Google Maps is a mapping service provided by Google that provides a street-by-street view of the world. The service is based on satellite imagery. These photos inevitably show the faces of people walking down the street, which raised privacy concerns and eventually led to the mosaicking of all of them. Google Maps has evolved steadily since its inception, and now offers the ability to explore not only roads, but also the inside of buildings, natural landscapes, and even underwater. This has made life a lot easier for users, allowing them to plan trips or explore specific places in advance.

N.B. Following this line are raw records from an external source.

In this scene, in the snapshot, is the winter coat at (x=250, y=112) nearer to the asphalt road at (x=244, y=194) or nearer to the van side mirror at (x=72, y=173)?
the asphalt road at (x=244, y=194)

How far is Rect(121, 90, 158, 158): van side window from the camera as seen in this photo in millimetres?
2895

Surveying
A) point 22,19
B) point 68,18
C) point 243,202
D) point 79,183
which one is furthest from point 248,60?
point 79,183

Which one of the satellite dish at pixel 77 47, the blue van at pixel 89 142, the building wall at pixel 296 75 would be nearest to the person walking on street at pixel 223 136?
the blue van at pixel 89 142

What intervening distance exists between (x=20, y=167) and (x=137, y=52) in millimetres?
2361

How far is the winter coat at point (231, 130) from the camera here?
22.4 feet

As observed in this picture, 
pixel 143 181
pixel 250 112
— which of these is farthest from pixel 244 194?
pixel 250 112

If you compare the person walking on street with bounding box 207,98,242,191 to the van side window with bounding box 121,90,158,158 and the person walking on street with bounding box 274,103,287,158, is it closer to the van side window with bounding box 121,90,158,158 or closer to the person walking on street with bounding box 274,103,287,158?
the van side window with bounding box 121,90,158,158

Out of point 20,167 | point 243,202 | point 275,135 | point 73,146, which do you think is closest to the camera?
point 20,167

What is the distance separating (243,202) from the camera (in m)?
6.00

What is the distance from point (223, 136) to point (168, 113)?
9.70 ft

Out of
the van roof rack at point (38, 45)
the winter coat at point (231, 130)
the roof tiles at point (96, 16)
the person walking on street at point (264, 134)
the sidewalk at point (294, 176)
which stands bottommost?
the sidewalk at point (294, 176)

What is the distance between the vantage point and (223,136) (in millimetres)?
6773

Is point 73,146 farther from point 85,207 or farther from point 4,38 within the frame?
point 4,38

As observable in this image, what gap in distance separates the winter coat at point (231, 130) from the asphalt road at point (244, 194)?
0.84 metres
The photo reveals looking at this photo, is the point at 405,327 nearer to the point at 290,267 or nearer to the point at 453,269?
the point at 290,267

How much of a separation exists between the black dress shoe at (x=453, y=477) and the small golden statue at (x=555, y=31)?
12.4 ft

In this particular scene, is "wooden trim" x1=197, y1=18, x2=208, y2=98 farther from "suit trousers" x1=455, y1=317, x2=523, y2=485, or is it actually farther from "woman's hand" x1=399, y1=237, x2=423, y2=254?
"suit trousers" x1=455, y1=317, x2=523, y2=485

Could this be done by humans? Of course, it could, but it’s hard to keep track of 150 million square kilometers of the Earth’s land mass. A similar problem exists on social media. If you’ve ever been on Facebook, you’ve probably seen a square window pop up in a photo with your friends’ faces, prompting you to tag them. The algorithms that solve these problems are called facial recognition algorithms. In general, algorithms for identifying objects in photos or videos are studied not only in computer science, but also in my major, electrical engineering.
There are many different methods of facial recognition algorithms, but the most popular method is to train a machine using a database. This method is also known as deep learning. Deep learning is a branch of machine learning that uses artificial neural networks to learn patterns from large amounts of data. For example, in face recognition, if you have a large collection of photos of people’s faces, a computer can use a deep learning algorithm to determine how similar a given photo is to the ones it has, and tell you whether it has a face or not. This can be used to identify problematic body tissues in medical imaging, or applied to the eyes of human-like robots. In the medical field, for example, diagnostic systems utilizing deep learning are contributing significantly to the early detection of diseases, which has helped save many patients’ lives.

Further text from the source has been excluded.